Data regarding health-related quality of life after cystectomy and ONB were not available in our cohort. Although Gilbert et al published general results of the Bladder Cancer Index in 2007,26 the actual questionnaire was not made available until just recently.27 Using The Bladder Cancer Index, its creators reported superior urinary function in patients undergoing ileal conduit diversion compared with ONB, but urinary bother was equivalent in both groups.28 However, their cohort consisted primarily of men (81%), and the survey awaits further external validation.

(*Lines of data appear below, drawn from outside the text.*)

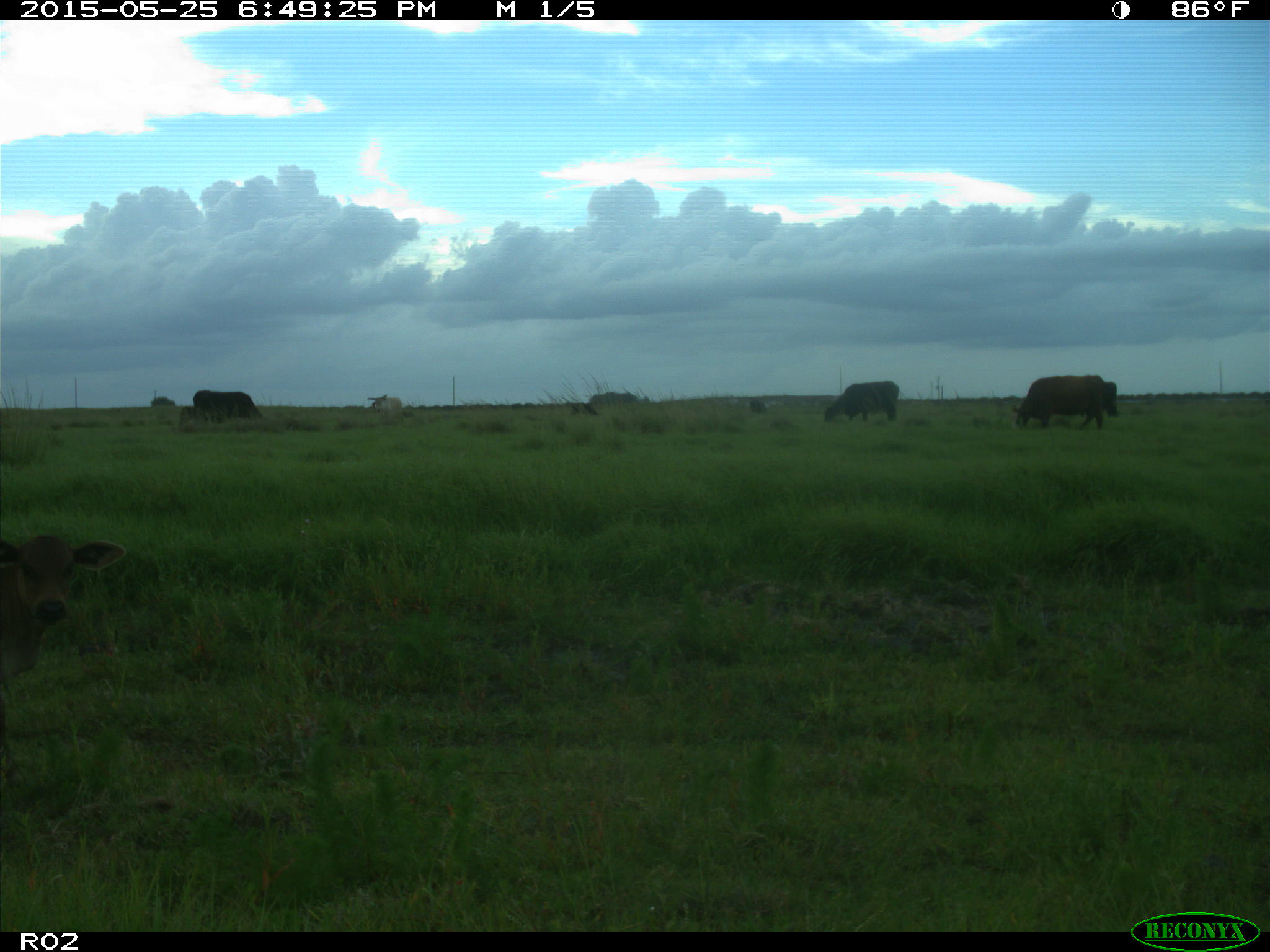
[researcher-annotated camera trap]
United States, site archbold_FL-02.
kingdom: Animalia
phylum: Chordata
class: Mammalia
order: Artiodactyla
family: Bovidae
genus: Bos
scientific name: Bos taurus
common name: domestic cow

There are several limitations to this study, including those inherent to the retrospective design. In addition, women were treated over a lengthy period by several surgeons, and therefore they represent a heterogeneous cohort. We did not analyze whether a nerve-sparing operation was performed because its impact on continence is controversial. There are also shortfalls to obtaining functional outcomes by physician interview.29 Finally, assessment of functional outcomes is partly limited by varying length of follow-up. No incontinent women developed continence with prolonged follow-up. However, it is possible that the risk of hypercontinence was underestimated in women with short follow-up.
This study expands upon a small but growing body of literature regarding women undergoing ONB after radical cystectomy. With careful patient selection and usage of urethral frozen section, rates of local recurrence are low. Overall rates of incontinence (43%) and hypercontinence (24%) are similar to those reported previously. When pathologically organ-confined, women experience excellent long-term diseasespecific survival. This study reaffirms that ONB is a safe and effective form of urinary diversion.